** Selected text **
The Greekish Life
The Evil Eye
If Looks Could Kill (or at least give you a headache)
The Evil Eye. A curse you can put on someone just by looking at them. The dirty look that takes it to the next level.
In Greece, and indeed in much of the diaspora, it's just a given. Perfectly rational people believe it. It's not considered particularly kooky or woo woo. The Greek church even has a prayer against it.
Shops in Greece are festooned with evil eye charms, called a "mati", to purchase in every size and for every purpose - to hang on your door, to wear as a necklace or ring, to hang on a baby's crib. The round, blue, staring eye is everywhere.
So what is it? And if it's called something as creepy as "the Evil Eye", why would you wear it?
The mati itself is actually protection against the evil eye, of course, and is not the evil eye itself. The evil eye - an ancient belief that spans millennia and religions and geography - is the belief that a jealous thought or malicious glare can inflict harm on someone.

** Dataset extract **
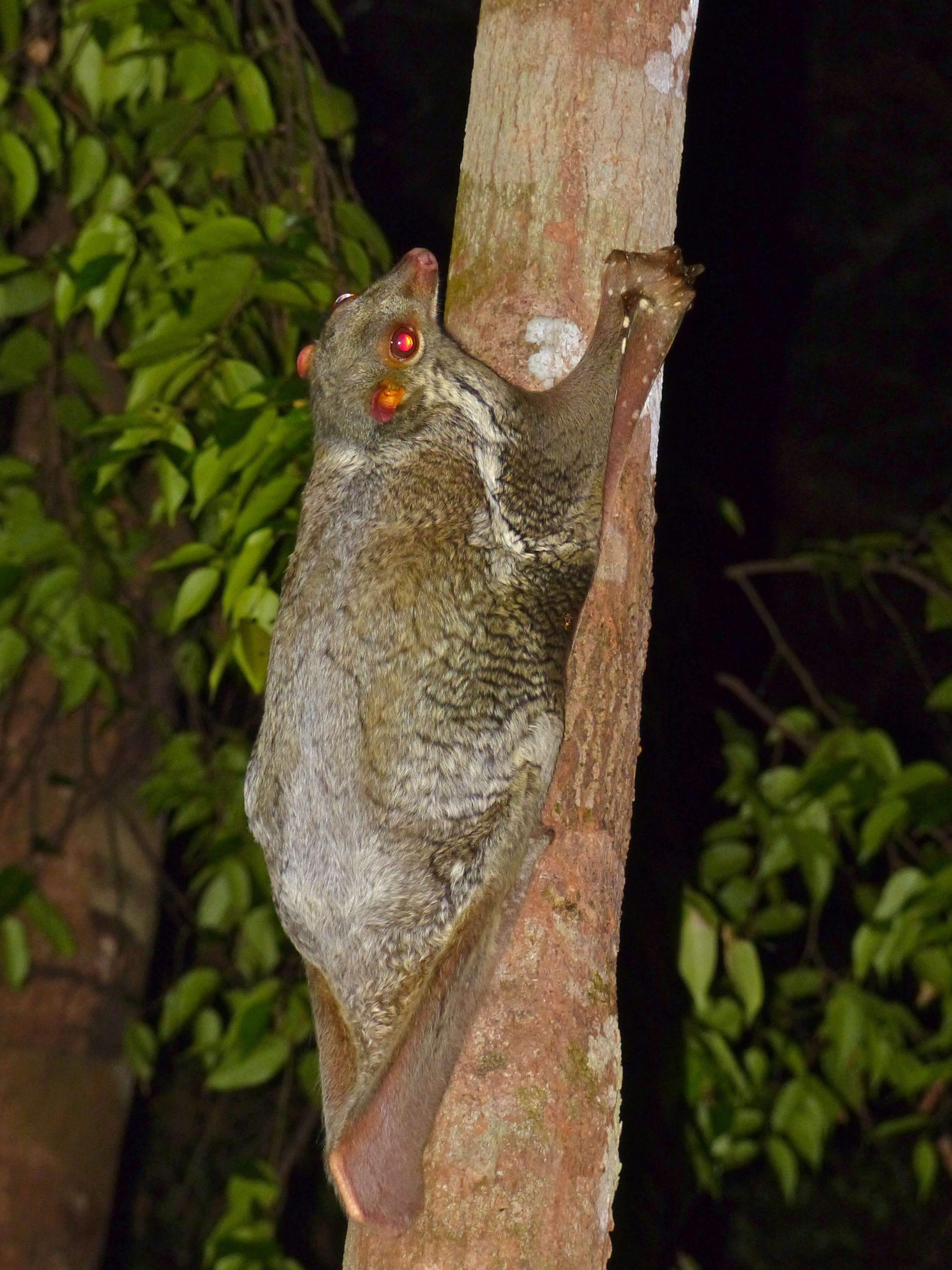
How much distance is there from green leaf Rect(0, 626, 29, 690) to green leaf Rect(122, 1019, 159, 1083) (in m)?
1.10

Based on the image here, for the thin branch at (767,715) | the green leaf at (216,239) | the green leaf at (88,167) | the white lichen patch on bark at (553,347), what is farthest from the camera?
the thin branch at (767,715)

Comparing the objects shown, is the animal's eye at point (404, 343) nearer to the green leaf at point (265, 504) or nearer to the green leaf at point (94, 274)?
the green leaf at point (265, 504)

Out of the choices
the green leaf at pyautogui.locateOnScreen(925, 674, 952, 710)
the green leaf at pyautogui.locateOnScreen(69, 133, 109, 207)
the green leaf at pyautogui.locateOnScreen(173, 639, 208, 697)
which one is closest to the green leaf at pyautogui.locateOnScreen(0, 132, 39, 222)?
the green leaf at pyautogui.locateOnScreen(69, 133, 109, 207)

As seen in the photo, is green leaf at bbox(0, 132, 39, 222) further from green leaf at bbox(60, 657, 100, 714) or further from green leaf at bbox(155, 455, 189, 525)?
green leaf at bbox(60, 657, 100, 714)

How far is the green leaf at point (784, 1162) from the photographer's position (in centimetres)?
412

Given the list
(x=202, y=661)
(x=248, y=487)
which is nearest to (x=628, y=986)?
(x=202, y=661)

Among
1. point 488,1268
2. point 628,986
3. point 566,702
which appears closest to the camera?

** Task objective **
Recast the paragraph of the text on the evil eye that begins "Shops in Greece are festooned" as a short bulleted list, keeping its main facts. The rows are separate material with no connection to the text on the evil eye.

** Exercise output **
- Shops in Greece are full of evil eye charms, called a "mati."
- The charms come in every size and for every purpose, such as hanging on a door, wearing as a necklace or ring, or hanging on a baby's crib.
- The round, blue, staring eye is everywhere.